Tuesday, June 13, 2017

How I've changed: high school to college grad

For those of you guys who attended Olin, you might recognize the above as the library quiet reading room. I think it’s pretty safe to say that I spent most of my waking hours at college in that one room.

I’ve recently graduated college so  I wanted reflect a little on how my hobbies have changed. We’ll take a look at my activities before college, during college, how they’ve changed, and what I hope to do in the future.

Before College

In high school if you asked me what the three things that I did, in the order of what I couldn’t live without, it would be:

  1. Reading manga
  2. Playing MMORPGs
  3. Listening to Kpop

I read tons of manga (Japanese comics) in high school, spent hours on hours on online manga readers, scroll, click, scroll, click. I read everything, from ninja things like Naruto, sports things like Hajime no Ippo, romance things like Hana Kimi, to gender bender things like Princess Jellyfish. And I would re-read things, not just short things, but things like One Piece (which at this point is over a hundred volumes long), multiple times. It helped that I have relatively short term memory. Every reread was still pretty fresh.

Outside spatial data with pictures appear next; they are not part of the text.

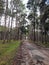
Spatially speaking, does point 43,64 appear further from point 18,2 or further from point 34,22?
point 34,22

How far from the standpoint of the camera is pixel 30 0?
57.5 metres

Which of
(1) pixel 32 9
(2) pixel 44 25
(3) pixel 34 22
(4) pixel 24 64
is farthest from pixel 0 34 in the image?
(4) pixel 24 64

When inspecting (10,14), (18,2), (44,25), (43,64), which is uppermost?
(18,2)

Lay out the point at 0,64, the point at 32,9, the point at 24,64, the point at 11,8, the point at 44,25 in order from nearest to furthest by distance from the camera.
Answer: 1. the point at 0,64
2. the point at 24,64
3. the point at 44,25
4. the point at 11,8
5. the point at 32,9

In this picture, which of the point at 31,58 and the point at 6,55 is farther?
Answer: the point at 6,55

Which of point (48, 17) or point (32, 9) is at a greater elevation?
point (32, 9)

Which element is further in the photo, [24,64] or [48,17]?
[48,17]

I enjoyed playing MMORPGs, or massively multiplayer online role playing games (which is honestly a mess of an acronym), Maplestory characterized most of my middle school years, while Vindictus was what I played in high school. After school getting home I would turn on the computer and meet up with my online friends. Like manga, I pumped hours into these. I was bored and there was nothing to do afterschool, no friends to meet up with, no clubs I belonged to, nowhere I could go in the vicinity without a car. Online I had lots of friends, I was part of my guild’s leadership, and I had a constant group of people I hung out with all the time. In game, I collected lots of different clothing items for my character and paid real money to buy fashion items from it’s in game store, in all honesty my in game fashion sense was eons better than the wardrobe that I owned in real life.

I also followed K-pop (Korean pop music) extensively. It’s actually kind of time intensive hobby. I kept up with lots of groups, DBSK, Super Junior, Block B, Teen Top, BAP, SHINee, 2NE1, Big Bang, and F(x), to name a few. K-pop music videos are somewhat iconic in the genre, I would watch the music videos for new songs multiple times a week, commit them to memory, attempt to learn the dance, make my brother watch the music video, attempt to learn the dance with my brother. For bands that I really liked, I would search on YouTube for variety shows that they appeared in and binge watch all of those too.

During College

College was kind of chaotic. I suddenly had all these real life friends, schoolwork became something that I actually spent time on, and I got involved in way too many campus activities. Time became something that was extremely rare, and I couldn’t really afford to keep up my high school hobbies. Manga became something I only occasionally read over long breaks, I lost touch with my online friends, and I slowly lost track of all the different K-pop groups that were immerging.
In their place I:

  1. Joined the school’s Go club and started to play Go
  2. Learned how to play the ukulele and started singing more
  3. Learned about the world of human centric design
  4. Started blogging
  5. Started drawing comics
  6. Created a K-pop dance group (despite not really keeping up with K-pop)
  7. Learned how to melt glass and create beads
  8. Got trained on most machines in the school's machine shop
  9. Started rock climbing

God knows how long this blog would be if I started going into all of them, so here are just some brief highlights.

I’ve always been very much about me. A lot of things come easy to me, I enjoy being the best, I recognize that I have a large ego. Pursuing design has occasionally reminded me to put that aside, to instead think about someone else for a while, to experience their lives, or at least recognize when I’m not authentically acting in their best interest. I think that doing design at Olin has made me less selfish, less self-centered (though I recognize the irony in my statement since I’m talking about how I have changed).

I’ve also discovered that I enjoy writing. Writing in high school was always a chore, something that had a rigid format, statement, example 1, example 2. But since starting my blog I’ve found that writing helps me process my thoughts, reflect on my life, make decisions, share heavier thoughts that I wouldn’t normally toss into conversations with friends or acquaintances. It’s still very much one sided though, most of my readers anonymously click in, sometimes I know who you are because you like my post, very rarely is there dialogue. I think want a little more from my blog, but until I have it I’m not sure exactly what would satisfy me.

Moving Forwards

There are a lot of things I want to do moving forwards. Supposedly life after Olin means that I’ll gain a lot of my time back. With this time I want to:

  1. Learn how to fingerpick on my ukulele
  2. Start my own business doing something that I love
  3. Make more art
  4. Learn how to watercolor
  5. Get better at rock climbing
  6. Learn how to make patterns for clothing
  7. Sew more
  8. Be able to read novels in Japanese
  9. Get better at playing go
  10. Learn how to read Chinese
  11. Get better at speaking both Cantonese and Mandarin
  12. Travel around China
  13. Travel around South East Asia

Some of these things are near future things; some are long term investments. I’m looking forward to accomplishing all of them.